GOAL OF THE EXERCISE:
Reproduce the listing verbatim.
[start of DATA SHOWN]
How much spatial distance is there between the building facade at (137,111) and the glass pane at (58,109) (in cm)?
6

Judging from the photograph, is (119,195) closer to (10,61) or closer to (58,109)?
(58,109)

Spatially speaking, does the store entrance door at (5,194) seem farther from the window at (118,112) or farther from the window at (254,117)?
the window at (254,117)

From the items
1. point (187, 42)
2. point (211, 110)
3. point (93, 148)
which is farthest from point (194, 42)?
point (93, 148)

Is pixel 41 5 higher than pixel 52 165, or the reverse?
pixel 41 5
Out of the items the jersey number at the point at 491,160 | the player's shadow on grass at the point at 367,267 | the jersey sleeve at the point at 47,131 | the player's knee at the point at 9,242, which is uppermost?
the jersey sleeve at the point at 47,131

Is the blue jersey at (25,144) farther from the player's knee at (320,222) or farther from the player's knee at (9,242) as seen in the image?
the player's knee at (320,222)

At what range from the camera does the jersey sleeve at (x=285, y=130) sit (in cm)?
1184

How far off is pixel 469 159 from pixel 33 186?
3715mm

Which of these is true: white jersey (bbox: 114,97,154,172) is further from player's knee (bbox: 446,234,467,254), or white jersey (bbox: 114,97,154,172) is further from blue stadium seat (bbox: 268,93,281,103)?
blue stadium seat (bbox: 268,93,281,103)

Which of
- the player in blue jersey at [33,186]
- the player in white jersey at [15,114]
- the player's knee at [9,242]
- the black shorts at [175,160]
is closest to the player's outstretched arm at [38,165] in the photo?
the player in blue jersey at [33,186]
[end of DATA SHOWN]
TASK RESULT:
How much spatial distance is there between the building facade at (137,111) and the glass pane at (58,109) (in cm)?
6

Judging from the photograph, is (119,195) closer to (10,61) or closer to (58,109)?
(58,109)

Spatially speaking, does the store entrance door at (5,194) seem farther from the window at (118,112) or farther from the window at (254,117)?
the window at (254,117)

From the items
1. point (187, 42)
2. point (211, 110)
3. point (93, 148)
which is farthest from point (194, 42)?
point (93, 148)

Is pixel 41 5 higher than pixel 52 165, or the reverse?
pixel 41 5
Out of the items the jersey number at the point at 491,160 | the player's shadow on grass at the point at 367,267 | the jersey sleeve at the point at 47,131 | the player's knee at the point at 9,242, which is uppermost?
the jersey sleeve at the point at 47,131

Is the blue jersey at (25,144) farther from the player's knee at (320,222) or farther from the player's knee at (9,242) as seen in the image?
the player's knee at (320,222)

At what range from the camera does the jersey sleeve at (x=285, y=130) sit (in cm)?
1184

How far off is pixel 469 159 from pixel 33 186?
3715mm

Which of these is true: white jersey (bbox: 114,97,154,172) is further from player's knee (bbox: 446,234,467,254), or white jersey (bbox: 114,97,154,172) is further from blue stadium seat (bbox: 268,93,281,103)?
blue stadium seat (bbox: 268,93,281,103)

Which of
- the player in blue jersey at [33,186]
- the player in white jersey at [15,114]
- the player's knee at [9,242]
- the black shorts at [175,160]
is closest to the player's outstretched arm at [38,165] in the photo?
the player in blue jersey at [33,186]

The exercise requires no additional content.